▶ What you will do: In the forum thread on cloud computing below, what processor is in the box the asker borrowed from another department?

I’m looking for a cloud computing solution for the following scenario, but I don’t find any service among Amazon AWS and the like that matches my problem description.
Do you know any cloud computing platform for my problem?
The general problem:
I want to run some data analysis on a data stream (only about 1k per second).
Data analysis is carried out by a bunch of independent threads that operate on that data stream.
Each thread simply computes a Boolean value.
The more threads I have the better is the computed result.
My current solution:
I’ve scrounged a box with an Intel Core i7 from another department, but now they want it back :-).
The ideal solution:
Some service that provides me with an abstract machine (like a JVM with unlimited resources) on which I can spawn a great number of threads.
Also there needs to be some kind of connection to stream the input data and get back the computed results (< 1k per second).
Things should happen in real time (in contrast to being scheduled to be executed like “in the next few minutes”).
So the bottleneck is not memory or disk space, but just computing power and latency.
(And since I need the data analysis just every now and then, cloud computing seems to be economically reasonable here.)
For completeness from the major vendors you have a few categories of choices:
Cloud compute which scales, from AWS it’s EC2; from Google it’s Google Compute Engine (still in private beta); from Microsoft it’s Azure Virtual Machines (also still in private beta). There are, of course, many other vendors, such as Rackspace (which uses OpenStack and more). Given your scenario, I believe something in this category would be the best choice for you.
Cloud-based MapReduce (running on Hadoop) – from AWS that’s Elastic MapReduce; from Google that’s BigQuery; from Microsoft that’s Hadoop on Azure (which is still in beta). There are other vendors in this space as well…Cloudera, HortonWorks, etc… here’s a list.

▶ Given information:
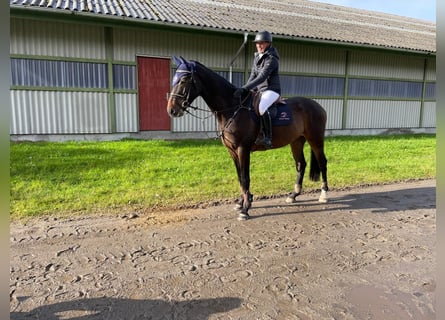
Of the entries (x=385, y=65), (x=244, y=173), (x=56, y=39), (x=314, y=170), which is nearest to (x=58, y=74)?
(x=56, y=39)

▶ Solution for this exercise: An Intel Core i7.